_Trecho do documento:_
▼
Documento final do Seminário: mulheres indígenas e a Lei Maria da Penha


União de mulheres indígenas a serviço de um todo.
Nós, mulheres indígenas do povo Pataxó Hã Hã Hãe, das aldeias Bahetá e Caramuru, com participação de representantes dos povos Tupinikim e Payayá, nos reunimos na Aldeia Bahetá, no município de Itaju do Colônia, Bahia, entre os dias 26 e 28 de novembro de 2010, para realização do I Seminário de Mulheres Indígenas sobre a Lei Maria da Penha.
No Seminário, homenageamos a Índia Bahetá, da etnia Baenã, que viveu mais de 100 anos e faleceu em 1992, durante uma epidemia de cólera. Ela foi a última falante da nossa língua e um símbolo de resistência das mulheres Pataxó Hã Hã Hãe. Lutou bravamente na defesa dos direitos do povo Pataxó e sempre na conquista do nosso território e resistiu a todas as formas de discriminação, opressão, e nunca se curvou diante do poder econômico daqueles que sempre usurparam as nossas terras, nossa cultura e nossa autodeterminação.
São 28 anos de luta pela reconquista do nosso território, que compreende os municípios de Camacã, Itaju do Colônia e Pau Brasil. Vários dos nossos tiveram suas vidas ceifadas e seu sangue derramado sobre o território almejado, em detrimento da luta. Em face da morosidade do Judiciário brasileiro, intensificam-se os conflitos fundiários e impede-se o desenvolvimento de políticas públicas que visam a autosustentabilidade do povo Pataxó Hã Hã Hãe.
A nossa cultura é de respeito, bater em mulher não é coisa de índio. Repudiamos a violência contra as mulheres, que não é apenas física, mas também se dá por meio de palavras e é agravada pelo alcoolismo. Muitas mulheres sofrem ameaças; alguns homens exigem que elas se dediquem apenas à casa, atendendo a suas vontades e, por ciúme e com medo de que elas passem a concorrer com seu poder, criam dificuldades para que elas estudem, trabalhem e participem do movimento indígena.
▲
_Registros de dados:_
▼
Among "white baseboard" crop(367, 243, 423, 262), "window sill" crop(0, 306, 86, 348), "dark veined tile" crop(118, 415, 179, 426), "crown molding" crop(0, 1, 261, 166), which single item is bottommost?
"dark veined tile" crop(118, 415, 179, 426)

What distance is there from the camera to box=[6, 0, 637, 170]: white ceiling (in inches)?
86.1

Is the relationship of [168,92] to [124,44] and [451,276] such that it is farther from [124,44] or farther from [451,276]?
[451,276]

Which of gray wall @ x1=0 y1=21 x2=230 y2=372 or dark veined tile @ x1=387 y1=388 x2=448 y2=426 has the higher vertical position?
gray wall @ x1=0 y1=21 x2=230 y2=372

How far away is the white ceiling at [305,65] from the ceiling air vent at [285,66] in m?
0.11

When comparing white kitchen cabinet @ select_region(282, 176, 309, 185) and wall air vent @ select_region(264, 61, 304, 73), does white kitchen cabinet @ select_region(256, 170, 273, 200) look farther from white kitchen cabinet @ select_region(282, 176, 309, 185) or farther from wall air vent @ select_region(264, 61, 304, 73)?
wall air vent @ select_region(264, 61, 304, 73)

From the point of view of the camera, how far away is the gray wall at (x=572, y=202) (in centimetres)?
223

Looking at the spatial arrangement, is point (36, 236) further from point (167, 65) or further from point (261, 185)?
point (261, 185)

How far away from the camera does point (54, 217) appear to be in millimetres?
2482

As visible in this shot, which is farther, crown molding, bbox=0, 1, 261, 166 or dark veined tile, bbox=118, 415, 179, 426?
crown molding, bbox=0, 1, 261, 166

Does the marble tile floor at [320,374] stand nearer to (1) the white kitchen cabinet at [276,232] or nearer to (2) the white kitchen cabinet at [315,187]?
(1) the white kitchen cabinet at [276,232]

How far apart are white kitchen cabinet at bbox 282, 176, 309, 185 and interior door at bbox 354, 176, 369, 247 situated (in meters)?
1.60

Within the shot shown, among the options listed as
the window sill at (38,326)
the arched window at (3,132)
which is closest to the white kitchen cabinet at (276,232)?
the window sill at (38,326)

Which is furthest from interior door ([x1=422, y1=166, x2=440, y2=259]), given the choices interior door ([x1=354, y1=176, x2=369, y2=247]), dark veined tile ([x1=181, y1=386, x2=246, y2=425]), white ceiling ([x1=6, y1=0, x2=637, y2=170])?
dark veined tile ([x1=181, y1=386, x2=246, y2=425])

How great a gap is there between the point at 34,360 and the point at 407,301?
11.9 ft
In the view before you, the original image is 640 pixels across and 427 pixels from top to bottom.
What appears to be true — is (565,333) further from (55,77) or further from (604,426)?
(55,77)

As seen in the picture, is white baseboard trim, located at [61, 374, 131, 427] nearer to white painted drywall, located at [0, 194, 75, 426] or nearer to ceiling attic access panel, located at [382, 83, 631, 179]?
▲
_Exercício proposto 1:_ Segundo o documento do seminário, em que município e estado fica a Aldeia Bahetá, onde o encontro foi realizado?
_Exercício proposto 2:_
Diga se cada frase abaixo concorda com o documento do seminário, respondendo sim ou não e citando as palavras do documento que decidem a questão.
(a) A Índia Bahetá faleceu em 1992, durante uma epidemia de cólera.
(b) O território reivindicado fica somente no município de Pau Brasil.
(c) O documento afirma que a violência contra as mulheres é só física.
_Exercício proposto 3:_ Dê continuidade ao documento do seminário, começando logo depois da última frase mostrada.

_Resposta da tarefa 1:_ No município de Itaju do Colônia, na Bahia.

_Resposta da tarefa 2:_
(a) Sim: "faleceu em 1992, durante uma epidemia de cólera".
(b) Não: "compreende os municípios de Camacã, Itaju do Colônia e Pau Brasil".
(c) Não: "não é apenas física, mas também se dá por meio de palavras".

_Resposta da tarefa 3:_
Queremos que homens e mulheres tenham as mesmas oportunidades, que as relações sejam baseadas no respeito e companheirismo, e que os homens valorizem e se envolvam na luta das mulheres. As mulheres devem se fortalecer, conhecer seus direitos, as políticas públicas e a legislação direcionadas a elas. No que diz respeito à violência, devemos aprofundar nossos conhecimentos sobre a Lei Maria da Penha e exigir que ela seja cumprida, para que possamos recorrer a ela em situações em que o diálogo e nossos mecanismos de resolução internos não solucionem os conflitos.
Como resultado dos nossos debates e oficinas, apresentamos as seguintes propostas:

• Que no dia 29 de outubro seja comemorada a memória da nossa parente Bahetá.
• Criar uma associação de mulheres da Aldeia Bahetá, visando o desenvolvimento de atividades produtivas, que contribuam para a geração de renda, autonomia das mulheres e fortalecimento da nossa cultura.
• Buscar projetos que visem o desenvolvimento de atividades como: agricultura, produção de artesanato, corte e costura e produção de remédios caseiros.
• Buscar apoio para capacitar as mulheres sobre como organizar associações e escrever projetos, com o intuito de fortalecer a produção das mulheres.
• Envolver as/os jovens nas atividades culturais e produtivas, possibilitando a organização de seminários de jovens indígenas.
• Buscar condições para o envolvimento das/os deficientes nas atividades da aldeia, garantindo-lhes oportunidade de estudo e trabalho.
• Buscar condições para realização de trocas de experiências entre as nossas parentes, valorizando o conhecimento das nossas anciãs e dos nossos anciões, conhecendo as atividades que já são desenvolvidas e as associações de mulheres já existentes.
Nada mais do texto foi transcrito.